The newly-unveiled Nintendo Switch is a promising idea for those looking to take their living room games out and about with them. But did you know that you’ve already been able to do something almost identical with your Android phone or tablet for a while now? All you’ll need is a capable Wi-Fi network, Chromecast or Miracast-ready TV, a bluetooth controller of some sort, and you’re good to go. While you won’t get access to all the new exclusive Nintendo titles like The Legend of Zelda: Breath of the Wild or Super Mario Odyssey, there still is a more cost effective way to play games on the big screen. There are plenty of solid Android games these days though, and it’s more than possible to play quite a few classics with a good emulator.
In case you missed Nintendo’s big announcement, the Switch is a combination of a tablet, attachable controller, and a dedicated dock for connecting the device up to a larger display. The big selling point it that customers can play their favorite games on the go, and simply pop their Switch into the dock to enjoy their favourite games on the big screen.
If you’re not keen on spending the $300 asking price for the Switch, here’s how to set up a cheaper Android-based alternative:
Picking a controller
There are plenty of gaming controllers for smartphones these days and you don’t need to spend a fortune to get something good. Controllers designed specifically for smartphones will come with a grip to hold your handset, and most of these will fit phones of all sizes. It’s always worth checking how far the grips extend if you have a particularly large handset, though.
To connect these controllers to your smartphone, all you’ll need is a simple Bluetooth connection. Just turn Bluetooth on and pair up your phone to your controller through the usual settings menu – it’s that simple. For a look at some the best controllers around, check out our list below:
If you want to get as close as possible to that Nintendo Switch feel, then you might want to take a look at controllers that can seat your phone’s display right in the middle of the buttons and sticks. These certainly aren’t as common as your regular Bluetooth controllers, but the CamRom Telescopic or ETTG G9023 will give you a closer feel to the Nintendo Switch. These whitebox designs might not be as well-built as some of the better known controller brands out there, so again, you’ll want to make sure that your phone will fit in securely.

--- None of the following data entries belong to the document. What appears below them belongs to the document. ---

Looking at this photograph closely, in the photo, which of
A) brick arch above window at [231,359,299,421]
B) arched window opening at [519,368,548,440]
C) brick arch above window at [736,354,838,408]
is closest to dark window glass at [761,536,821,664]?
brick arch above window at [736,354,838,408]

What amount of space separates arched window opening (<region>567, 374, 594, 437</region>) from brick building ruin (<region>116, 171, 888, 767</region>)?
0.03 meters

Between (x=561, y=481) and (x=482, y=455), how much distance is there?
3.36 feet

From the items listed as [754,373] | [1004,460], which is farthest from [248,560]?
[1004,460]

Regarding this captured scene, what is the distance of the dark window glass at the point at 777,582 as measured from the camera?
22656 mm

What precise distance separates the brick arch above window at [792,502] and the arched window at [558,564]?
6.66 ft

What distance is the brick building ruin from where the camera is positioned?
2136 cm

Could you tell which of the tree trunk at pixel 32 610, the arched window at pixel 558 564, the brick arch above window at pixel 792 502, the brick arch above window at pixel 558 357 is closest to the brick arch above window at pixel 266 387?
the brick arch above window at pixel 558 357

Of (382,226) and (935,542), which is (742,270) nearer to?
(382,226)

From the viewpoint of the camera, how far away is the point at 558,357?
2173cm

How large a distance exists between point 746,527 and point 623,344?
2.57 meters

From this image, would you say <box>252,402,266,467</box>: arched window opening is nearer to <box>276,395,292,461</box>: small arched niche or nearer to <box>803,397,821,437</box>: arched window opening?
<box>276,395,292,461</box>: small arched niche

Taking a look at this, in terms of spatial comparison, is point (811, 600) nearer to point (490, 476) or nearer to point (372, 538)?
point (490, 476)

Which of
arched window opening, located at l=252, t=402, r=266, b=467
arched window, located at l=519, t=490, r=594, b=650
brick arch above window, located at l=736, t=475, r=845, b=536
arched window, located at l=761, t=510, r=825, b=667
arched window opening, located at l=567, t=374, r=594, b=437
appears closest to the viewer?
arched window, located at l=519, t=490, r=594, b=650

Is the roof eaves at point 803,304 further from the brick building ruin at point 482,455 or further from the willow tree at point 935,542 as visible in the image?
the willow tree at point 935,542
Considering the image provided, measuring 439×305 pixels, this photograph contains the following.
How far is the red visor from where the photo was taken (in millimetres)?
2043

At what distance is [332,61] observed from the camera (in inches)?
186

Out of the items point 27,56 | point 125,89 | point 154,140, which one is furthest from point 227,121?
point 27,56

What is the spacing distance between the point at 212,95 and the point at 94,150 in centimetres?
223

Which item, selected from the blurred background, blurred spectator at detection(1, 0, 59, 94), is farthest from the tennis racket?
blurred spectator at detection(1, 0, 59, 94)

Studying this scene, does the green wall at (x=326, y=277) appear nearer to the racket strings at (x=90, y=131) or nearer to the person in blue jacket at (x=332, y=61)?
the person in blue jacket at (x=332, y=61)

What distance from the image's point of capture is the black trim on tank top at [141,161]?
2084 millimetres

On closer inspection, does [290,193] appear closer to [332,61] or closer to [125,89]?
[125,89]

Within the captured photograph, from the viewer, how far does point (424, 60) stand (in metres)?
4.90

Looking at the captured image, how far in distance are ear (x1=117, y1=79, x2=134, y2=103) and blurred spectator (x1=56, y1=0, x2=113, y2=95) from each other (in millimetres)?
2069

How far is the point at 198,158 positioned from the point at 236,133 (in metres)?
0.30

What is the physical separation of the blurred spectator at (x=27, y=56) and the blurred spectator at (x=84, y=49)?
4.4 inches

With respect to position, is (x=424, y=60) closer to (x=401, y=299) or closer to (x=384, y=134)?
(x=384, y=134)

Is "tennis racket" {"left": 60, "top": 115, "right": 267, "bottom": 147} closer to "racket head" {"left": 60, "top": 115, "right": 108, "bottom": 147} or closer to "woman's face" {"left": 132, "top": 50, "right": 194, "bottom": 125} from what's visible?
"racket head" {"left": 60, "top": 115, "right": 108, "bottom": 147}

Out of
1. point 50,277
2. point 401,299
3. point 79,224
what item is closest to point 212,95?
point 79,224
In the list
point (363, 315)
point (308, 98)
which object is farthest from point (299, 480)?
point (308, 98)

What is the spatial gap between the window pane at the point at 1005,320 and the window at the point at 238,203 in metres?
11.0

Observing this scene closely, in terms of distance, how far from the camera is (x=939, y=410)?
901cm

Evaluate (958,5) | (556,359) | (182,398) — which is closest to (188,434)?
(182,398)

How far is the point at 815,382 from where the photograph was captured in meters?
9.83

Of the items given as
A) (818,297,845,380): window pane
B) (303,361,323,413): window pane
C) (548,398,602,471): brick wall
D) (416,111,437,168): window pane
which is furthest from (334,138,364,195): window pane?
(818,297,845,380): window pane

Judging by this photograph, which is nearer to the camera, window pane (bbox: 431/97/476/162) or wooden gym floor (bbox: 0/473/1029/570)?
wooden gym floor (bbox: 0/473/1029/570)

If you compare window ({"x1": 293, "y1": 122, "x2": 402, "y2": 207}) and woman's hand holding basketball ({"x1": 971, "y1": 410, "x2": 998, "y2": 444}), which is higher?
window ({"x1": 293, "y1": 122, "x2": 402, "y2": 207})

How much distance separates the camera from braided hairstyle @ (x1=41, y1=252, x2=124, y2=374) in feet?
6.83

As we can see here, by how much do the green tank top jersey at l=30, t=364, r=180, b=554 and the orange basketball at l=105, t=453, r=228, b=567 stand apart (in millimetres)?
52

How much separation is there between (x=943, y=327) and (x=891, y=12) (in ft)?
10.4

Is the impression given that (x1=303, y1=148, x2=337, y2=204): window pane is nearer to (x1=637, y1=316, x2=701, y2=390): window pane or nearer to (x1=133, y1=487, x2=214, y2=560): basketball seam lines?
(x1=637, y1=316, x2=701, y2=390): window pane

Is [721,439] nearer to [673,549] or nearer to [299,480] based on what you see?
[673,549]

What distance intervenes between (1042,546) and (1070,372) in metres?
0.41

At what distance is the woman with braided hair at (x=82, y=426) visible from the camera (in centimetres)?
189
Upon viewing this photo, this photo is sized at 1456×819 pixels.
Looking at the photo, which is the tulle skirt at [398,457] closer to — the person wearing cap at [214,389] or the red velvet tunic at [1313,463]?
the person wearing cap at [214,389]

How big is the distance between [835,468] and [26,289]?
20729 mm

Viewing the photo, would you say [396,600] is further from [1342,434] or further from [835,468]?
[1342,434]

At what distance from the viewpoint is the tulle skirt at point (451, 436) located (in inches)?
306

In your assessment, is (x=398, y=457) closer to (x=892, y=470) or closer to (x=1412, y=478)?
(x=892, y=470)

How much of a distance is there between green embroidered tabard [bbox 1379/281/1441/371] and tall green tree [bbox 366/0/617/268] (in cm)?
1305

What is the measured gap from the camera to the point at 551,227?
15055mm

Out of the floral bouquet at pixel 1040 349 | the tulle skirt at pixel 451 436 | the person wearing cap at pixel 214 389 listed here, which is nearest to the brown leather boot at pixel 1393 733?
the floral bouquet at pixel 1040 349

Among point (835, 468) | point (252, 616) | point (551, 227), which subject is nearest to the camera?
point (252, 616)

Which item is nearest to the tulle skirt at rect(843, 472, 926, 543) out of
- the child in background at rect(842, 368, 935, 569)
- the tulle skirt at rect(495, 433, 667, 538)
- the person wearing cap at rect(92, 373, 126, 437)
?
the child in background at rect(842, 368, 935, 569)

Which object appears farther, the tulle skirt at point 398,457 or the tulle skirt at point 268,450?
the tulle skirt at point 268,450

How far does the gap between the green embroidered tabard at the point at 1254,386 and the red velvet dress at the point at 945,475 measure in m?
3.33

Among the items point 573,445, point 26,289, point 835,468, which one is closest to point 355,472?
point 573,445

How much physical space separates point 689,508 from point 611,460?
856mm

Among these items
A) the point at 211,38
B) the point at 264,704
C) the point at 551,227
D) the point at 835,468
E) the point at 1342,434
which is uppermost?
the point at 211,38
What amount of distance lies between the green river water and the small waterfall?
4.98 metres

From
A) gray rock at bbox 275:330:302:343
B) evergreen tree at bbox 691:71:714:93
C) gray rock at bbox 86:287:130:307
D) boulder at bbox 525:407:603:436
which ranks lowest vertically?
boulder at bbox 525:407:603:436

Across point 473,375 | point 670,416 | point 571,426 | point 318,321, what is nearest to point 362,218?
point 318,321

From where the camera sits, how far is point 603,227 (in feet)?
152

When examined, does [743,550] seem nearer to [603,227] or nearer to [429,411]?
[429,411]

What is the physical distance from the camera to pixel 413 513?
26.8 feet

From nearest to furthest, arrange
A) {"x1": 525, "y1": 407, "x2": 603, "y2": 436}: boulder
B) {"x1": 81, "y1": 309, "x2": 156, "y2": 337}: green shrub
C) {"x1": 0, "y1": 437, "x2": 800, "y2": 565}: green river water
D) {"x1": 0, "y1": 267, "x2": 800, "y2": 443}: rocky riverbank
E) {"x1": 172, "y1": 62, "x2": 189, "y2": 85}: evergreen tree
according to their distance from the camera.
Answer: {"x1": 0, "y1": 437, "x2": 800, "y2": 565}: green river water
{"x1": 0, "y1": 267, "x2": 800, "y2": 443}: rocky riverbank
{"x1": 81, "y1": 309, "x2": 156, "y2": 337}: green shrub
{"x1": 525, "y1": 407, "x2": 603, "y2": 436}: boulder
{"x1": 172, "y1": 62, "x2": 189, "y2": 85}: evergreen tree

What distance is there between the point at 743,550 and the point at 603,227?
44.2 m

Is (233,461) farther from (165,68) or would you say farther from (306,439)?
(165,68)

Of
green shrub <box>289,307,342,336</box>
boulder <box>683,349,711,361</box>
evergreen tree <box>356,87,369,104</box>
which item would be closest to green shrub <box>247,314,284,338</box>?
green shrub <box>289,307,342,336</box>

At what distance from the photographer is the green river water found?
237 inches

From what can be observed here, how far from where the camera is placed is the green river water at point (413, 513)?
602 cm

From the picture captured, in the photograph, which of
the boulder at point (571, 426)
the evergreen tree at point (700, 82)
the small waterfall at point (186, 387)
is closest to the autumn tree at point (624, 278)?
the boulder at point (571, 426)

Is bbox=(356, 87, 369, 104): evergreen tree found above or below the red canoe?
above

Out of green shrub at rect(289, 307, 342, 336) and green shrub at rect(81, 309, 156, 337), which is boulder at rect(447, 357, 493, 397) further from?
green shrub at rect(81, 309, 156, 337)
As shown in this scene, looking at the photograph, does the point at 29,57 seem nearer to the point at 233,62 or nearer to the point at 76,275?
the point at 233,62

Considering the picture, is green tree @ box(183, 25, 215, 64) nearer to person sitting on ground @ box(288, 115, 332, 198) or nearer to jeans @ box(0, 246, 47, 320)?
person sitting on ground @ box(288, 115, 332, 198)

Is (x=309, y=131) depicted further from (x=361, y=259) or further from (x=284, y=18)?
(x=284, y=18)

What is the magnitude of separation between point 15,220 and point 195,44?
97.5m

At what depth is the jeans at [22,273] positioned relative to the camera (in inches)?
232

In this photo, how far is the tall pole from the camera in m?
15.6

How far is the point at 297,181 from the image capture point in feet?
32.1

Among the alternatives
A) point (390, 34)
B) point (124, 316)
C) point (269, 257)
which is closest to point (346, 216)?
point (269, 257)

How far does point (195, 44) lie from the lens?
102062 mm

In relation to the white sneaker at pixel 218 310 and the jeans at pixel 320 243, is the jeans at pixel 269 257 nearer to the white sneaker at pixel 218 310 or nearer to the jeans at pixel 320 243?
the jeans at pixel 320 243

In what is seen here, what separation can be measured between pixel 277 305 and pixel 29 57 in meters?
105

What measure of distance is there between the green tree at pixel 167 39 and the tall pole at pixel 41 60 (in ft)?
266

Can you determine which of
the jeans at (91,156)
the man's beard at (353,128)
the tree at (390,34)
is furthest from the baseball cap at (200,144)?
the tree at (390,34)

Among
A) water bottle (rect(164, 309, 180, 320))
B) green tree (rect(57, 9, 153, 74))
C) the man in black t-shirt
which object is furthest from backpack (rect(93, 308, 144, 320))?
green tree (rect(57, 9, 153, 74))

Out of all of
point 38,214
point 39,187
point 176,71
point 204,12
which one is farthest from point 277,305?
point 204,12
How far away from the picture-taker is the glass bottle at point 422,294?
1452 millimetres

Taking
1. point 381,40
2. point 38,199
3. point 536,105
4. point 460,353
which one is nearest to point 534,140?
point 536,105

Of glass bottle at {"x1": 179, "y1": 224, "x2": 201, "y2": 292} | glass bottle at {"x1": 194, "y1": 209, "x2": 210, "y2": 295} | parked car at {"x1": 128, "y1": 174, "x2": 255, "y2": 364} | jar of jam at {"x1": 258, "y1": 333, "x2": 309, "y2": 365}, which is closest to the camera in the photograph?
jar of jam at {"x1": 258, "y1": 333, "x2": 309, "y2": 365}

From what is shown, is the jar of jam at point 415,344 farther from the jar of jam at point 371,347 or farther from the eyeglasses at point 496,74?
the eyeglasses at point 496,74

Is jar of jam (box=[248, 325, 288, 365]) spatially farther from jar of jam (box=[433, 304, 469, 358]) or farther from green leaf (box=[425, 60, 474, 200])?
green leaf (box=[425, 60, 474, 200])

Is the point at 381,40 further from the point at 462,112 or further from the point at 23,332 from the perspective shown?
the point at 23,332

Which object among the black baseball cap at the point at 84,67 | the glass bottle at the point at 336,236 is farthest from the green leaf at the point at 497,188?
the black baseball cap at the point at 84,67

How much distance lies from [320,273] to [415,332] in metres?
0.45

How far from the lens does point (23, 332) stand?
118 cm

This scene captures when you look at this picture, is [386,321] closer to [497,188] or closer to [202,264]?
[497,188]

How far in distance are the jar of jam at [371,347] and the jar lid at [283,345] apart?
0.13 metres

Streaming games to your TV
With portability sorted, let’s take a look at hooking your smartphone up to your TV. We’re going to be using wireless connectivity, so you’ll want a strong Wi-Fi connection in your living room. One trick is to have your devices use your router’s 5GHz connection, if it has one, as this is usually less cluttered than regular 2.4GHz bands and should ensure good speeds.
Streaming a game to your television is as easy as sending a live screencast to your TV
If you happen to have a Miracast-enabled TV, you’re already halfway there. Streaming a game to your television is as easy as sending a live screencast to your TV. With Miracast, this can be done by heading into your phone’s display settings and hitting “Wireless display”. From there, click enable or on, and the phone will scan for nearby Miracast-enabled devices on your network. Pick your TV, enter the PIN code displayed on your TV and you’re good to go.
Alternatively, you can turn any Android device and HDMI TV into a streaming pair using a Google Chromecast. These little devices only cost $35 and can be used for streaming music, movies and games. Some modern TVs are even shipping with Chromecast (well, Google Cast, technically) support built in. To connect your Android phone or tablet to a Chromecast, plug the Chromecast into your TV and ensure that it’s on the same wireless network as your phone. If you’re unsure, check out our guide for setting up your Chromecast.
There are a selection of Chromecast-friendly games and apps that already come with their own casting options built in. Alternatively, you can cast your entire smartphone screen to push any game to your big screen. To do this, head on into the Google Home app, tap the menu icon in the top left corner, then go to Cast screen / audio and select your Chromecast or TV from the list.
The downside with wireless streaming rather than using a cable is one of latency, although for this won’t be a problem for most users. It’s also worth noting that a number of Android games are played in portrait mode, and will therefore appear in the same way when casting to your Android TV. So you might have to put up with black bars on a few titles. Also, if you’re experiencing any performance issues, be sure to turn the game’s graphics settings down if possible, as casting does take up some additional resources.
Not every Android game has Bluetooth controller support, unfortunately
There may be one or two annoyances here and there, but screencasting is certainly an easy and inexpensive way to bring your favorite Android games to the TV. Plus, pairing up your phone or tablet with a Bluetooth controller can help turn your device into a comfortable portable and living room console.
Of course, this doesn’t mean there aren’t good reasons to buy a Nintendo Switch. First up, not every Android game supports a controller, so you might find that you’ll still need to use your fingers for your favorite titles. There are exclusive games to think about, too, as well as the hardware specs and performance of the phone that you have available. Still, Android phones and tablets are already pretty handy at taking your games from your pocket to your big screen.